Stéphane Betbeder and Stéphane Bervas immediately attract the attention with an opening caption referring to the independent territory of Detroit in 2021, just two years after the Statix Press publication. We’re shown the US army invading the city, infiltrating four mutant children with a near invincible set of super powers, but with a price to be paid for using them. On each occasion the children they do so, the children age by several years. It’s a clever and tragic device, although never really explained beyond an obvious means of engaging sympathy. The reason they’re in Detroit is because an unhinged psychic named Ike Mercy has seized control of the city, very literally inhabiting every brick, and seceded from the USA. The children, in remote contact with an official they call Father, are the elite force tasked with taking back control.

The intention is to produce a widescreen X-Men style plot with a side dish of political manipulation, and given Betbeder’s viable premise and novel start, the early indications are good, but it’s surprising how rapidly 2021 descends into action thriller predictability. Almost every road block an active mind considers from the starting premise occurs, and beyond the opening, surprises are few. Betbeder’s also very prone to soundbite dialogue as used in the films he’s aping. In those however, there’s action accompanying them, while alongside static images the dialogue is amplified and the clichés underlined. This isn’t helped by a literal translation from Jessica Burton, very stilted, reading like dialogue rather than flowing naturally. Even allowing for March’s insanity, “I am the Gamesmaster and it is in my arena that you’re about to play” is an incredibly awkward piece of phrasing. Time and again the flow of the story is interrupted by some clunky dialogue.

Unfortunately 2021 isn’t saved by Bervas’ art either. He opts for a form of 3-D rendering that’s heavy on detail, so good at creating environments, but his people lack personality, and that’s a deficiency when 2021 ultimately needs a large dose of humanity to work.
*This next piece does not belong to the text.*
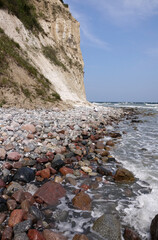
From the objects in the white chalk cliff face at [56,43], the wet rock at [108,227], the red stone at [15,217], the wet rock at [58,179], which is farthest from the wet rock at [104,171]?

While we await the conclusion, Betbeder switches attention to create tension by forcing in several unnecessary pages about Detroit’s rise and fall over the 20th century and present day political machinations. This serves to dampen the effect of a good plot device that follows, one causing a schism and leading to the finale. There’s an ambition about 2021, but not ultimately enough to be translated into a memorable experience.